BEGIN Provided passage
If you operate an employee share plan for UK employees, then there are things you MUST do by 6th July 2021:
- Notify HMRC of any new share plans you’ve established during the previous tax year
- Certify whether these share plans meet conditions for tax relief
- Submit your annual share plan return to HMRC, even if it is a nil return.
What are Your Reporting Obligations?
As an employer, you’re obliged to register any new reportable arrangements and file all employment-related securities (ERS) annual returns.
ERS refers to gifts and awards of shares in companies, typically as rewards or incentives for employees. These may be tax-advantaged or non-tax advantaged.
You must also let HMRC of any notifiable or reportable events. These include:
- Securities, options or shares issued to, or acquired by, employees or directors
- Shares that you’ve granted, exercised or cancelled.
If your company or limited liability partnership (LLP) is part of an international group, you must also identify any situations where your employees have received shares from other companies in the group. This includes companies that are based overseas.
If you set up a new share plan during a specific tax year, then you must register it online with HMRC before you can submit a return for it. You won’t need to have re-registered a plan if you make additional share option awards or grants under it.
There may be other reporting obligations you’ll need to meet if there is an acquisition of shares, or a grant of share options, during a change of control or other transaction.
Why is it Important to Notify HMRC?
Employment-related securities reporting is an important aspect of compliance. HMRC needs to know about any employment-related securities to confirm their tax position.
END Provided passage
BEGIN Data
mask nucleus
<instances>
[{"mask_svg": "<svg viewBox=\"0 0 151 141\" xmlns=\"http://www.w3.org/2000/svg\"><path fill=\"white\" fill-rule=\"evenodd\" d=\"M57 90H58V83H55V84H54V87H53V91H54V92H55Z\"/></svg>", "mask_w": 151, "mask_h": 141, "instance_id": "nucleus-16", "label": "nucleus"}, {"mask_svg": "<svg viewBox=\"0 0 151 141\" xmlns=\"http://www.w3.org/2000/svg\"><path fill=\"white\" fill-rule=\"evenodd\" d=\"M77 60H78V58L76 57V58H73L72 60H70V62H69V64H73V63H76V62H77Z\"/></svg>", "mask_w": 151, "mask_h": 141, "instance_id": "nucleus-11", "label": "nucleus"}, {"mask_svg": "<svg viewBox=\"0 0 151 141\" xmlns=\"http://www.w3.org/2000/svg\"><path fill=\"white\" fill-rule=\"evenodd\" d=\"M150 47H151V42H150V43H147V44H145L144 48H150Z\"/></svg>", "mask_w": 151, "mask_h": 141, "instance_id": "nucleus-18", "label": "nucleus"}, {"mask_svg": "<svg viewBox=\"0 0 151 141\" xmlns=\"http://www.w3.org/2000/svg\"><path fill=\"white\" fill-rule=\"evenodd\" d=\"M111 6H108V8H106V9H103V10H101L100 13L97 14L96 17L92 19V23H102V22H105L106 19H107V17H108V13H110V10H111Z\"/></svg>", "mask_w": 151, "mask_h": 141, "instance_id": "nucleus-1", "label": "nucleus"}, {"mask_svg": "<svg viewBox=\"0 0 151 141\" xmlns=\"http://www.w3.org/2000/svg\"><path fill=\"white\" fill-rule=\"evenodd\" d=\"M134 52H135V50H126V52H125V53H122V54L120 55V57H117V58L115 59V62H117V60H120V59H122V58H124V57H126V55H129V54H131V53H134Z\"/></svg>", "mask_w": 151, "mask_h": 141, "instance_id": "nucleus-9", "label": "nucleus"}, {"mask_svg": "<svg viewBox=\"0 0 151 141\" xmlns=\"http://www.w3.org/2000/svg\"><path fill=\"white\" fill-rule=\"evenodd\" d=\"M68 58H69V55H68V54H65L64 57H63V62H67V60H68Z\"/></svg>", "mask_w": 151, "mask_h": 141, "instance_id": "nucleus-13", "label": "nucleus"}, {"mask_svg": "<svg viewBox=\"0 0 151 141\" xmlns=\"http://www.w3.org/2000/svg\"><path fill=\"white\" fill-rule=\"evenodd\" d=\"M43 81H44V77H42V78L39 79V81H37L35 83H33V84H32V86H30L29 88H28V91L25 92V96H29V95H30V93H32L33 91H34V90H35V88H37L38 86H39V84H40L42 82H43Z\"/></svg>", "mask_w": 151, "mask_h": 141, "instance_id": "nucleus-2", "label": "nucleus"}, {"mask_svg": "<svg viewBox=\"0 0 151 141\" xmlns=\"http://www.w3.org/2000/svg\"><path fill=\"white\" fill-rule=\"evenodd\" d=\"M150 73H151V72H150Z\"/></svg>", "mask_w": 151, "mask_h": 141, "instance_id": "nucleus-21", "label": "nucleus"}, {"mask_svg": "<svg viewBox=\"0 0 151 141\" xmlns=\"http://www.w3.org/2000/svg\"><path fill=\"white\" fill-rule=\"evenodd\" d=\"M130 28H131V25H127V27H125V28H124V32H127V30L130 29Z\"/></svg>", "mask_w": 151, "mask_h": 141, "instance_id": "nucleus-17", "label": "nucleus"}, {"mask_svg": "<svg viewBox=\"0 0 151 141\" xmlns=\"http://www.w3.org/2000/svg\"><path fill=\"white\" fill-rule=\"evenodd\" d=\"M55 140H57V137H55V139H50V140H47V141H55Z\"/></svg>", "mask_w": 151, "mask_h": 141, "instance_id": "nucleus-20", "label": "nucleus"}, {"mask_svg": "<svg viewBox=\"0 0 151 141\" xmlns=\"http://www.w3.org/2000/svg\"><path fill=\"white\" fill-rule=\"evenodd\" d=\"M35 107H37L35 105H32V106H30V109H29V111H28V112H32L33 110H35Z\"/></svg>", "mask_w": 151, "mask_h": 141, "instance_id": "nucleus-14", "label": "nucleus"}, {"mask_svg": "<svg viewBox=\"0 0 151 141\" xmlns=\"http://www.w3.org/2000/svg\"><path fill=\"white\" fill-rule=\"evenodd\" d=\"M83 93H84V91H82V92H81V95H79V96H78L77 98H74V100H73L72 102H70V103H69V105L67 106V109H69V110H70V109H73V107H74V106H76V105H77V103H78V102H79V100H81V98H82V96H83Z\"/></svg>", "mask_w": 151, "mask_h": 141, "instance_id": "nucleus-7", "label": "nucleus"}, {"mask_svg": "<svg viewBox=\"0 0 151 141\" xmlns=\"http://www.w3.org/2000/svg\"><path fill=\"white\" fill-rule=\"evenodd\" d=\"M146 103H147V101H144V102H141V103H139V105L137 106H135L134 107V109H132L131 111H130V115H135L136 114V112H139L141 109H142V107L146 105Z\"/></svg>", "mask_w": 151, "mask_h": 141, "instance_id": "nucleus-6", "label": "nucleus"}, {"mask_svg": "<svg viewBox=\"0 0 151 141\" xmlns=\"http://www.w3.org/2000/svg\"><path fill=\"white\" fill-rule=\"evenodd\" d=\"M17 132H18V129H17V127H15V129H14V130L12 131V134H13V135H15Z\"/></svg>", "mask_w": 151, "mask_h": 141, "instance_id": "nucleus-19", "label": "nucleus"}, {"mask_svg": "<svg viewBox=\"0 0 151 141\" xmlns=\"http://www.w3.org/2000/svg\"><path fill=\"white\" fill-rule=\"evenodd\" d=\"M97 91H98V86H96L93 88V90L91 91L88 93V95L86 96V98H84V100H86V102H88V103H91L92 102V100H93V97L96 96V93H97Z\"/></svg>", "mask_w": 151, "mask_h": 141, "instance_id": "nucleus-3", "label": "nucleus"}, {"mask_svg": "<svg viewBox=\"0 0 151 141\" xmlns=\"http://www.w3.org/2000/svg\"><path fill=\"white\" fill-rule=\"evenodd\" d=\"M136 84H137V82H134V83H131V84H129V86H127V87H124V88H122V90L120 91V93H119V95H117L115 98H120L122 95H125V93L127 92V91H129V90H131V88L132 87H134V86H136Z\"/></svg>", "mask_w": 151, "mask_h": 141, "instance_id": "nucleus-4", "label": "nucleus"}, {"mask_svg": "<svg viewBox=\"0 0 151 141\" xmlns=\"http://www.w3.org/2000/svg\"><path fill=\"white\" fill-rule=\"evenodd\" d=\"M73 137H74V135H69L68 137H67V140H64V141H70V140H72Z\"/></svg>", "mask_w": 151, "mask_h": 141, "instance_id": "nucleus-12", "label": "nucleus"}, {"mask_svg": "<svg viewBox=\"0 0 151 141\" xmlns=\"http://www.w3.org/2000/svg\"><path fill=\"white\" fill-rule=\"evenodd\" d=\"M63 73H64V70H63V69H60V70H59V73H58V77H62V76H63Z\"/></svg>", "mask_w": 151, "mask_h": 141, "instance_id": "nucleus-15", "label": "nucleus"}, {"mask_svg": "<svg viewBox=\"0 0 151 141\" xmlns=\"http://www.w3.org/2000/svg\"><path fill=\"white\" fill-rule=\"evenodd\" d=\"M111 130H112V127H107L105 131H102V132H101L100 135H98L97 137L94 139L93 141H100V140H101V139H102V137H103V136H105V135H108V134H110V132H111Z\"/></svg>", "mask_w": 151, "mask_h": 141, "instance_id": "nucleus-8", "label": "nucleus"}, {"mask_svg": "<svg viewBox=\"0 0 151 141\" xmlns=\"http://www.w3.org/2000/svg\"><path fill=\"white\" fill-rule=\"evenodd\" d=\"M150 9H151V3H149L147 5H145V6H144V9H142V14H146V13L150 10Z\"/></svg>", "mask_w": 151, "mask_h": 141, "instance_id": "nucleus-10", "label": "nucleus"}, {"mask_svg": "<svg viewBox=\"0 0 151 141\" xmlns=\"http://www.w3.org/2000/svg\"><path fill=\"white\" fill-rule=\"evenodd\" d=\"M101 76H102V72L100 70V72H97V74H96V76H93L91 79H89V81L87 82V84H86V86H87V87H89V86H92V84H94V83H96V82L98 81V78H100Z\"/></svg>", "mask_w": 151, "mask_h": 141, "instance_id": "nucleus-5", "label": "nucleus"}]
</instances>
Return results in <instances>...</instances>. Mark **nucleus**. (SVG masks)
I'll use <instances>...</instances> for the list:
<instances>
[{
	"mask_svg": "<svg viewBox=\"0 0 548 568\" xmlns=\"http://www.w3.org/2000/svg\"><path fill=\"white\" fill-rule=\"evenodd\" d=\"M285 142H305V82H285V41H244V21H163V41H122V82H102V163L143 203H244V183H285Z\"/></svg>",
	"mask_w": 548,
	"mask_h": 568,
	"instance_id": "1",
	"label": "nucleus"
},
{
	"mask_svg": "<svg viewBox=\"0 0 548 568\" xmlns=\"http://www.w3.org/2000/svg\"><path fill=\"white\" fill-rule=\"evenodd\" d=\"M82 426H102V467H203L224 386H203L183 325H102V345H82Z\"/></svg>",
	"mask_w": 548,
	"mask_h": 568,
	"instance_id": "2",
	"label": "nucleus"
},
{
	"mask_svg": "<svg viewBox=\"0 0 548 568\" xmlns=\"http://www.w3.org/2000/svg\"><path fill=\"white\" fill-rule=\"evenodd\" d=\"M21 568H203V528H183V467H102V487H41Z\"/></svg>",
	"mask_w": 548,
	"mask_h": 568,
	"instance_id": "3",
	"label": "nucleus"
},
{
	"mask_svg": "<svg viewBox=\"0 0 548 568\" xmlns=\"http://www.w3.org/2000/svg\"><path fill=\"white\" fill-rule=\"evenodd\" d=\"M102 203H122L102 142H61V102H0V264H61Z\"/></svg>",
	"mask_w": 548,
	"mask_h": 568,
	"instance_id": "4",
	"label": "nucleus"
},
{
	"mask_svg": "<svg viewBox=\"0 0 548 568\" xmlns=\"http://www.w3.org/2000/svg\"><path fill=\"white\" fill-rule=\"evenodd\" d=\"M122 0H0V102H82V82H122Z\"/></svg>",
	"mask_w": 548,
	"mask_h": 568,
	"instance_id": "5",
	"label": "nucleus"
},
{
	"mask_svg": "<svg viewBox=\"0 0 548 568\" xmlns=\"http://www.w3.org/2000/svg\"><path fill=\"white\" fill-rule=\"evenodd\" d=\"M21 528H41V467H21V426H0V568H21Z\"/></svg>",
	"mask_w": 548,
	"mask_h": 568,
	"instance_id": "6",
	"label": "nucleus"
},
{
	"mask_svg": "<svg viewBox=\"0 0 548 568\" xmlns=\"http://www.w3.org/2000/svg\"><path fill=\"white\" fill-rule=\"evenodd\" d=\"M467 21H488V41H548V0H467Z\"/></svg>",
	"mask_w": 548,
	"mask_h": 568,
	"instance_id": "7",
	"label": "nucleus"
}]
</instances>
END Data
BEGIN Data
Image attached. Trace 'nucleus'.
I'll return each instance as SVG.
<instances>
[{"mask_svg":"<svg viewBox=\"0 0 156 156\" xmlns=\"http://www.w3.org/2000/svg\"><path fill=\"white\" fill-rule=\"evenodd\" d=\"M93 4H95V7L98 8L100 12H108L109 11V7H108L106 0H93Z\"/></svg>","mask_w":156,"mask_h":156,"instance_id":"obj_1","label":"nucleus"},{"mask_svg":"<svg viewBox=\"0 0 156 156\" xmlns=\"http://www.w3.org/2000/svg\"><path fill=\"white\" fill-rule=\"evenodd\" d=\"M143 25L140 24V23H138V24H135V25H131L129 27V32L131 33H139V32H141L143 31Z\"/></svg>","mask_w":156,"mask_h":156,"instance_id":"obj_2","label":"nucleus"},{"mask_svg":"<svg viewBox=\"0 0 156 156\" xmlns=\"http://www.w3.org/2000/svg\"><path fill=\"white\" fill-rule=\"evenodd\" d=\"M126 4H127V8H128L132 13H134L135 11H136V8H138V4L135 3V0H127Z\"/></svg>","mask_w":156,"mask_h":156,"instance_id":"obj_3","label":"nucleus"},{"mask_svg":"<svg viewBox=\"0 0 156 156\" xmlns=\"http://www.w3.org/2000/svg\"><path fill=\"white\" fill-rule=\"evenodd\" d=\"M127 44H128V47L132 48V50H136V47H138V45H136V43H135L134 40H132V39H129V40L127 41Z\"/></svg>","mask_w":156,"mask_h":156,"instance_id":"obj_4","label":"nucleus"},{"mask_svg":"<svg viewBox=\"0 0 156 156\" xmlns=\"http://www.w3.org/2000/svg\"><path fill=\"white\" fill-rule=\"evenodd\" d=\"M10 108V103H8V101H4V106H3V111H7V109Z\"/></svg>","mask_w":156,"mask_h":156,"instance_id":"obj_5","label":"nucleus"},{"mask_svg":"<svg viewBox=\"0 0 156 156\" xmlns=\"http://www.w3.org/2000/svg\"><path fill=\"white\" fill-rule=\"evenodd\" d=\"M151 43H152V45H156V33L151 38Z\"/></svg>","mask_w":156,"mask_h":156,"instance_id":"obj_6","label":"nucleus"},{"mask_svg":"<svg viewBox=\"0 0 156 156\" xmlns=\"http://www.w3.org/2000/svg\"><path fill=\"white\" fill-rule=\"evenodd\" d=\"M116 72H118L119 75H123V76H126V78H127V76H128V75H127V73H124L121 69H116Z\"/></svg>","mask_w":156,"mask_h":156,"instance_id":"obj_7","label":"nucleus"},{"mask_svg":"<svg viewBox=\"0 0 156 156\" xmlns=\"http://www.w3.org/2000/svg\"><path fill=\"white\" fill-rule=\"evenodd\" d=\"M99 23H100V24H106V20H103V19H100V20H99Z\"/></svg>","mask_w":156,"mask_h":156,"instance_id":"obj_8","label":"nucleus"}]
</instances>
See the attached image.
END Data
BEGIN Data
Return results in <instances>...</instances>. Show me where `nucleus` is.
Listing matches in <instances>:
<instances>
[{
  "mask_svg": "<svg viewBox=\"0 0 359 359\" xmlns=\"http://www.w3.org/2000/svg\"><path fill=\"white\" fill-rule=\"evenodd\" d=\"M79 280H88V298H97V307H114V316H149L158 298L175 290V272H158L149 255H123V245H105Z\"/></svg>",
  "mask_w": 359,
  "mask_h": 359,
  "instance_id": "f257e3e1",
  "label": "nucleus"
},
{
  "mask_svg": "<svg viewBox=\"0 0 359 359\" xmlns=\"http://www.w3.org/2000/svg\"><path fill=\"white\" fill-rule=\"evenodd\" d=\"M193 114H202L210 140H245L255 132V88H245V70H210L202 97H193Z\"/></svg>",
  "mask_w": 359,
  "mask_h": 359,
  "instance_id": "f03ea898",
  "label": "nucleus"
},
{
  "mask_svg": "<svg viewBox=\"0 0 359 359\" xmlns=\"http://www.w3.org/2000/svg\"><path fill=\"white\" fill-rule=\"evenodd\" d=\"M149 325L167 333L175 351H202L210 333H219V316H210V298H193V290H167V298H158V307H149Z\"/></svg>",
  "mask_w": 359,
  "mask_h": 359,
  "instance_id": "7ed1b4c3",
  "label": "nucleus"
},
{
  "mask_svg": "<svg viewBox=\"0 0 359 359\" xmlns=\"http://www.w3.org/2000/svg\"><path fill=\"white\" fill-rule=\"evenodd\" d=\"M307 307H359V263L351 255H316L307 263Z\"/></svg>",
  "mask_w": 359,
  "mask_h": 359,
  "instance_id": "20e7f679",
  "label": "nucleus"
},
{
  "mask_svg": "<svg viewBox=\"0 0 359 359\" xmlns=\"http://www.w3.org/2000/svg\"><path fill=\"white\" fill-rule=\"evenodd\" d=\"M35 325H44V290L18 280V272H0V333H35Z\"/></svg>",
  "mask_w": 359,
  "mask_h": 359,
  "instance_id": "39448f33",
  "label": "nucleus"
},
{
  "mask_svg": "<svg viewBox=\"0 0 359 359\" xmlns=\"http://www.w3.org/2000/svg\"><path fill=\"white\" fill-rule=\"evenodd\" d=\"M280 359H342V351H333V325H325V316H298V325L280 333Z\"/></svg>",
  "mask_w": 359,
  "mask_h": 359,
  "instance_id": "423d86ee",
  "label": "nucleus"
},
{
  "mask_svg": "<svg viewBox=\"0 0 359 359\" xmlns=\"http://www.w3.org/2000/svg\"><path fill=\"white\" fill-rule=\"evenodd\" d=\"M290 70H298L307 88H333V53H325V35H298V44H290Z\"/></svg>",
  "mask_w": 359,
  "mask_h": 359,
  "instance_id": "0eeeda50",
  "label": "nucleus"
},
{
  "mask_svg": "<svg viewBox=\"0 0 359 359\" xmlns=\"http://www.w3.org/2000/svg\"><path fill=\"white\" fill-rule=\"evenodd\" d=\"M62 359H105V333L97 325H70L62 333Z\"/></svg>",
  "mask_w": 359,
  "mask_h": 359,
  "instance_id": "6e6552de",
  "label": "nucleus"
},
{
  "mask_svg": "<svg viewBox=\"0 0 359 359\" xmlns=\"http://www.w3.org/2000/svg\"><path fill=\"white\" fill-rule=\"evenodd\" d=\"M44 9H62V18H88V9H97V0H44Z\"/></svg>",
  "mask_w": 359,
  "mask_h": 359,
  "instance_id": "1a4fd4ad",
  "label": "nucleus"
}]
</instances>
END Data
- **Requirements**:
**a.** Reproduce the passage on employee share plan reporting word for word, starting with "ERS refers to" and going on through "exercised or cancelled.".
**b.** According to the passage on employee share plan reporting, what must an employer do with a share plan set up during a tax year before submitting a return for it?

- **Task responses**:
**a.**
ERS refers to gifts and awards of shares in companies, typically as rewards or incentives for employees. These may be tax-advantaged or non-tax advantaged.
You must also let HMRC of any notifiable or reportable events. These include:
- Securities, options or shares issued to, or acquired by, employees or directors
- Shares that you’ve granted, exercised or cancelled.

**b.** Register it online with HMRC.